O chefe de família exercia um poder despótico, evitando a desunião e afirmando uma única opinião que detinha o poder comum, até o século XVIII, antes a “falia nuclear” começasse a se desintegrar. O rei adaptou o modelo ao chefe da família a seu favor.
“...antes da moderna desintegração da família, esse interesse comum e essa opinião única eram representados pelo chefe de família, que comandava segundo essa opinião e esse interesse, e evitava uma possível desunião entre os membros de sua casa. ” (Arendt, Hannah. A Condição Humana, p.49).
“... a igualdade dos membros desses grupos, longe de ser uma igualdade entre pares, lembra muito mais a igualdade dos membros da família entre o poder despótico do chefe da casa, exceto que, na sociedade, onde a força natural de um único interesse comum e de uma opinião unânime é tremendamente intensificada pelo próprio peso dos números, o poder exercido por um único homem, representando o interesse e a opinião adequada. ” (Arendt, Hannah. A Condição Humana, p. 50).
Posteriormente, com os ideais do liberalismo (e os Revolução Francesa) o poder político transformou-se numa espécie de “governo de ninguém”. Em outras palavras: a vontade geral resumida no espaço público burguês dos salões, cafés e clubes, assim como na democracia parlamentar. Nesse contexto, o comportamento humano perante a administração pública foi uniformizado pela burocracia, que assume um controle despótico nas relações sociais. E importante salientar que Hannah, implicitamente, destaca que este “governo de ninguém” significa somente uma vontade geral, que pode se tornar um poder deligado da pessoa do Rei e concentrado numa vontade geral unitária e não uma ausência de governo.
“...o governo monárquico – que os antigos diziam ser a forma organizacional da família, transforma-se na sociedade (como hoje a conhecemos, quando o topo da ordem social já não é constituído pela casa real de um governo absoluto) em uma espécie de governo de ninguém. ” (Arendt, Hannah. A Condição Humana, p.50).
“... como verificamos pela forma mais social de governo, isto é, pela burocracia (a última forma de governo no estado nacional, tal como o governo de um só homem em digno despotismo constitui o seu primeiro estágio), o governo de ninguém não significa necessariamente a ausência de governo; pode de fato, em certas circunstancias vir a ser uma das mais cruéis e tirânicas versões. “ (Arendt, Hannah. A Condição Humana, p.50).
A vontade geral, surge, primeiramente, com a tentativa da democracia direta (Revolução Francesa), em seguida na democracia representativa. Dessa forma, na sociedade do século XIX e recentemente no século XX, a ação individual de afirmar a racionalidade discursiva foi absorvida por uma sociedade unitária com a sociedade de massas, uniformizando o público e o privado com a supremacia do social. Ao contrário do que Hannah defendeu (modelo grego de oposição entre o oikos e a polis), a política passou a ocupar-se com a esfera privada, ou seja, o social privado adquiriu um estatuto de ação política.

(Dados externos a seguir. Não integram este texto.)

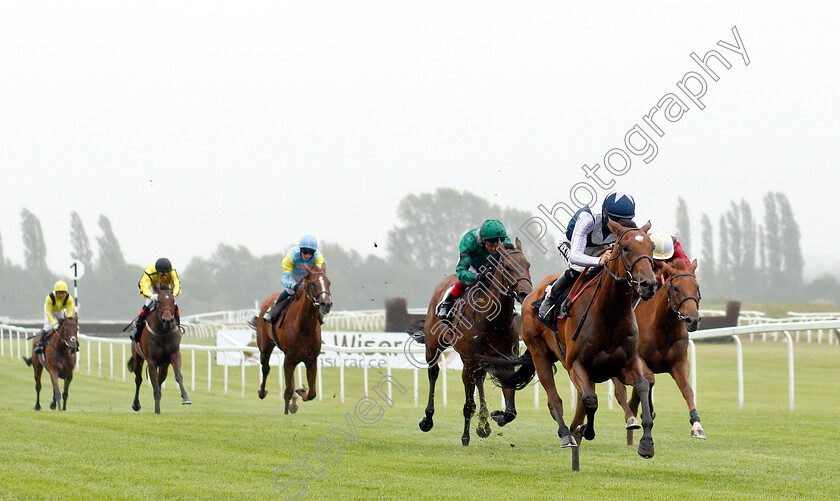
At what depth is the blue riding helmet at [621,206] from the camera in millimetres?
6172

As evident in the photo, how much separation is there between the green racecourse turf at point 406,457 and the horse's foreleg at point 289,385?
0.88 ft

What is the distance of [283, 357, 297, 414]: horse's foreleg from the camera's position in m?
10.5

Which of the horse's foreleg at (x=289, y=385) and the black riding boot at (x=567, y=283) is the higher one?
the black riding boot at (x=567, y=283)

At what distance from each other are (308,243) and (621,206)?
5041 millimetres

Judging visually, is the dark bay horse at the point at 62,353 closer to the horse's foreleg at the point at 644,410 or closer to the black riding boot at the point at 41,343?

“... O surgimento da sociedade de massas, pelo contrário, indica apenas que vários grupos sociais foram absorvidos por uma sociedade única, tal como as unidades familiares haviam antes sido absorvidas por grupos sociais; com o surgimento da sociedade de massas a esfera social atingiu finalmente, após séculos de desenvolvimento, o ponto em que abrange e controla, igualmente e com igual força, lados os membros de determinada comunidade. ” (Arendt, Hannah. A Condição Humana, p.50).
Hannah ainda faz uma crítica ao despotismo das numerosas multidões, fazendo defesa do modelo político da polis grega, onde a ação política estava restrita aos cidadãos e era individual.
“Os gregos, cuja cidade-estado foi o corpo político mais individualista e menos conformista que conhecemos, tinham plena consciência do fato de que a polis, com sua ênfase na ação e no discurso, só poderia sobreviver se o número de cidadãos permanecesse restrito. ” (Arendt, Hannah. A Condição Humana, p.52).
“Grandes números de indivíduos, agrupados numa multidão, desenvolvem uma inclinação quase irresistível na direção do despotismo, seja o despotismo pessoal ou do governo da maioria; embora a estatística, isto é, o tratamento matemático da realidade, fosse desconhecida antes da era moderna...” (Arendt, Hannah. A Condição Humana, p.53).
Para promover o político e o privado a uma uniformização do comportamento consumista, a conduta da sociedade de massas conduz ao conformismo do social e a negação da pluralidade da discussão. Arendt lamenta esse fato.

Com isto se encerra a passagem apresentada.